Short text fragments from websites
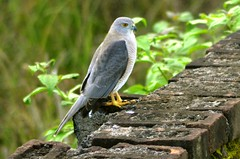 Shikra_02 (Jyotiprasads) Tags: birds commonbirds birdsofodisha odishabirds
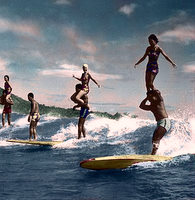 surfing-in-hawaii.jpg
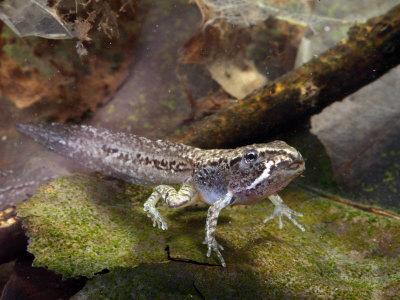 Головастик лесной лягушки (Rana silvatica) и ГМО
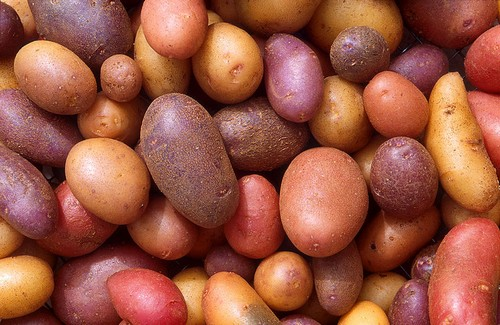 Heirloom Potatoes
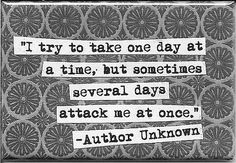 """I try to take one day at a time, but sometimes several days attack me at once."""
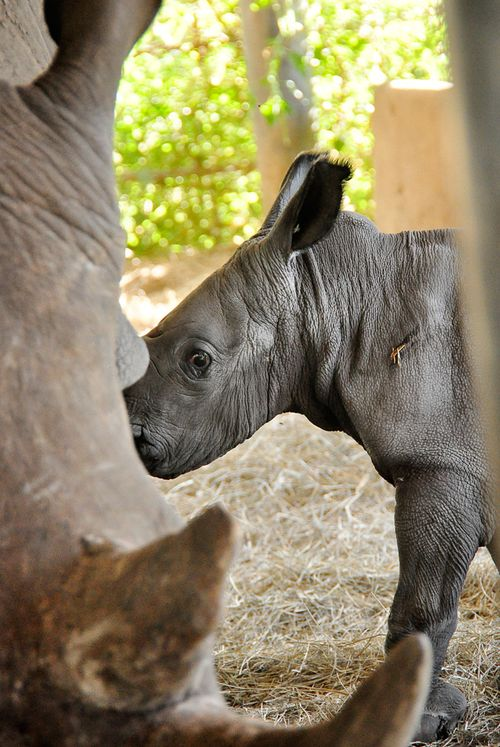 Baby-white-rhino-in-for-chow-press-release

◆ **Prompt**
From the entries above, write out every line without a single change, skipping the images.

◆ **Your response**
 Shikra_02 (Jyotiprasads) Tags: birds commonbirds birdsofodisha odishabirds
 surfing-in-hawaii.jpg
 Головастик лесной лягушки (Rana silvatica) и ГМО
 Heirloom Potatoes
 """I try to take one day at a time, but sometimes several days attack me at once."""
 Baby-white-rhino-in-for-chow-press-release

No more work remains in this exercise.